ABOOK Mar 2016 Goods Economy Manufacturing Sales

These estimates certainly seem very much in line with reports of retailers scaling back – as if there were a consumer recession, rather than purely manufacturing. It is an interpretation that Chinese manufacturers have been living out for some time, too. The Commerce Department also reported for January 2016 the fourth consecutive month of contraction in US imports from China. The last time that had occurred was August through November 2009 (Great Recession), and prior to that June through September 2001 (Dot-com Recession).

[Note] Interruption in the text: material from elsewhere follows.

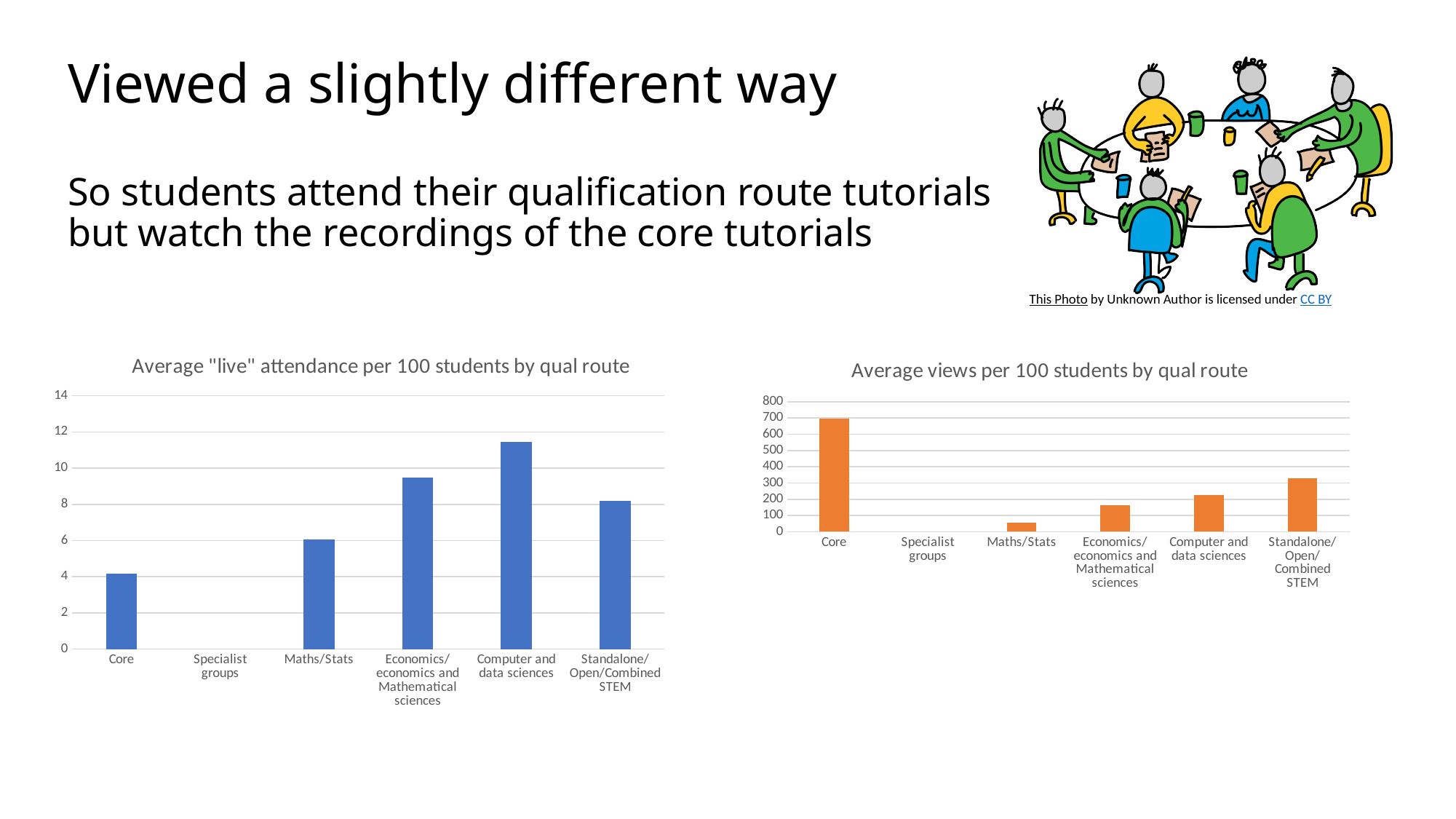
In the "Average views per 100 students by qual route" chart, which category has the highest value? Core In the "Average views per 100 students by qual route" chart, is the value for Core greater or less than 600? greater In the "Average views per 100 students by qual route" chart, which is larger: Economics/economics and Mathematical sciences or Computer and data sciences? Computer and data sciences In the "Average "live" attendance per 100 students by qual route" chart, which category has the highest value? Computer and data sciences In the "Average views per 100 students by qual route" chart, is the value for Standalone/Open/Combined STEM greater or less than 300? greater In the "Average "live" attendance per 100 students by qual route" chart, is the value for Computer and data sciences greater or less than 10? greater What colour are the bars in the "Average views per 100 students by qual route" chart? orange How many categories are shown on the x axis of the "Average views per 100 students by qual route" chart? 6 What kind of chart is the "Average "live" attendance per 100 students by qual route" chart? bar chart In the "Average "live" attendance per 100 students by qual route" chart, which is larger: Maths/Stats or Standalone/Open/Combined STEM? Standalone/Open/Combined STEM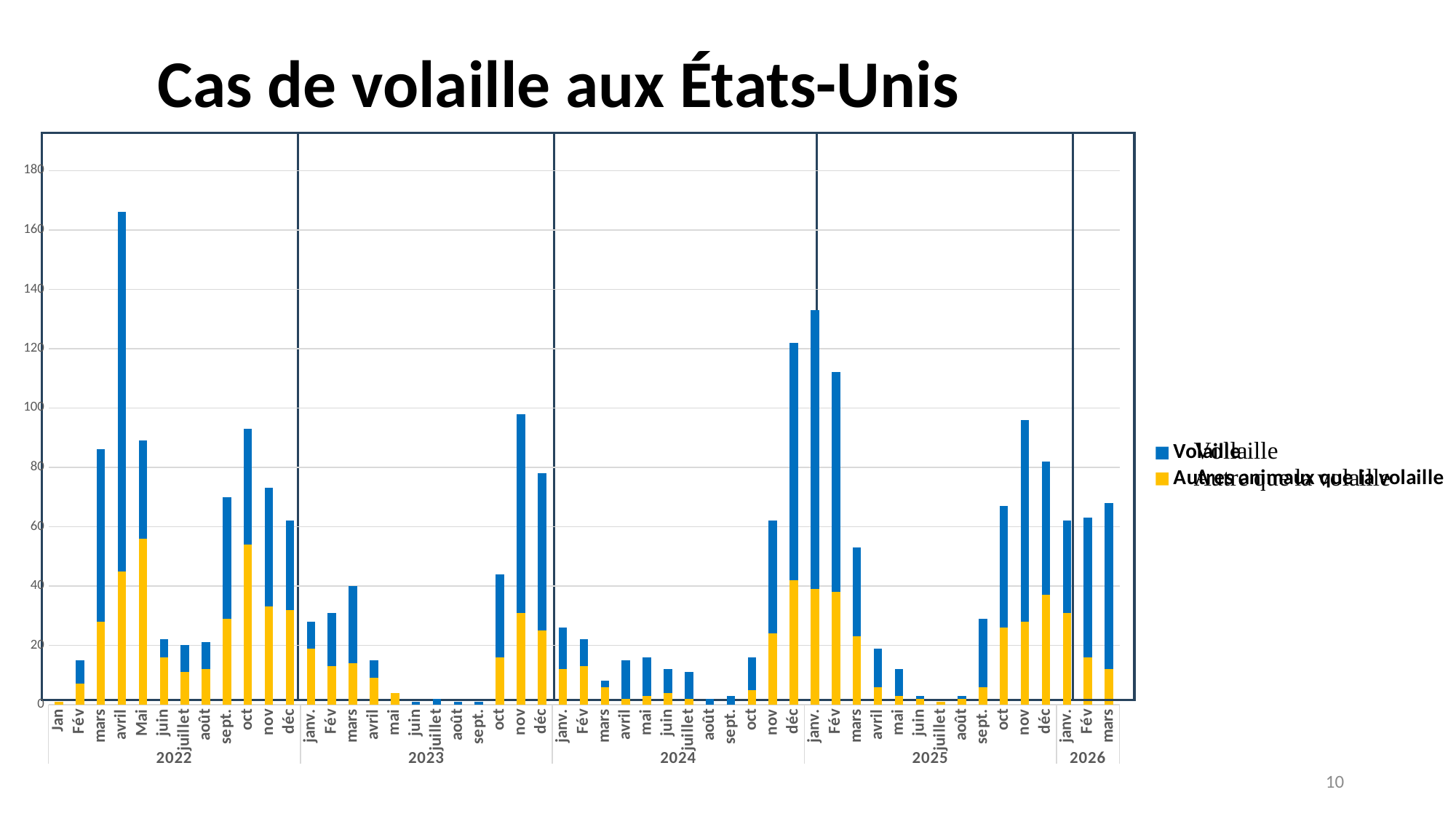
Is the total value for janv. 2025 greater or less than 120? greater What is the title of the chart? Cas de volaille aux États-Unis Which month has the highest total bar in the chart? avril 2022 Which colour represents the 'Volaille' series? Blue How many series does the legend list? 2 Which has the larger total bar, nov 2023 or déc 2023? nov 2023 Which has the larger total bar, Fév 2025 or mars 2025? Fév 2025 Do the total values rise or fall from janv. 2025 to août 2025? Fall Is the total value for nov 2023 greater or less than 80? greater What kind of chart is shown on the slide? Stacked bar chart Is the total value for avril 2022 greater or less than 140? greater How many years are labelled on the x axis? 5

ABOOK Mar 2016 Goods Economy Imports from China ABOOK Mar 2016 Goods Economy Imports from China by Qtr

If Chinese estimates of their exports are any indication (and sometimes they are not, given data disparity and questionability) for February, the reflection of US consumer “demand” is as bad as the retailer store closing estimates. In short, there seems to be a lot of agreement on the account of a distinct lack of US demand and consumer spending. Domestic and foreign manufacturers are seeing only a persistent drop in sales which suggests that if consumers are shifting online it is not a dollar for dollar transition. Those that find their bargains on their mobile devices are pocketing the savings, buying less overall. Physical retailers may be hardest hit, with wired retailers absorbing some of the blow, but that is still overall quite negative commentary on US consumers.

And it only serves to further highlight the growing discrepancy with the employment figures. As I noted two weeks ago, the BLS estimates that there is an epic hiring binge (not layoffs) in the US retail segment. Given the information about store closings, that would have to mean Amazon and its peers hiring away all the employees from shuttered WalMart’s and Macys, and then still a lot more beyond that; all the while the sales of reported goods being sold by manufacturers here and especially China continues to shrink.

The BLS is also suggesting that US manufacturers, despite more than a year in contraction, are still hiring if only slightly. Through January 2016 (the BLS actually estimates a 16k decline in manufacturing employment in February), the BLS shows that manufacturing employment is up by about 154k jobs since sales peaked in July 2014. During the similar decline of the dot-com recession, manufacturing employment fell by more than 1.4 million. This does not immediately suggest that US manufacturing employment would be similarly decimated, only that perhaps the BLS has at least the sign wrong.

ABOOK Mar 2016 Goods Economy Manufacturing Empl

It is difficult to come to any other conclusion except that the BLS is overstating employment in general fashion across all industries. The “goods economy” is nothing like what the employment numbers suggest in macro terms, meaning that if there were truly a full boom in the labor market right now a manufacturing recession, complete with so many retailers cutting back, would be impossible. Spending is traced more than anything to employment and more so perceptions about the stability and permanence of employment (Friedman). Nervous consumers using online tools to cut back in spending (not to mention “savings” on gasoline) does not sketch backward to a robust jobs market; quite the opposite.

That point is emphasized in these individual economic segments where consumer doubt is directly impacting – retailers and manufacturers (foreign and domestic). Given what we interpret about a “manufacturing recession” it is not at all surprising to find so many retailers struggling to the point of bankruptcy and downsizing. If it looks like recession across so many different points of view, especially those closest to the real world rather than stochastic models, chances are very good there isn’t the slightest hint of “overheating.”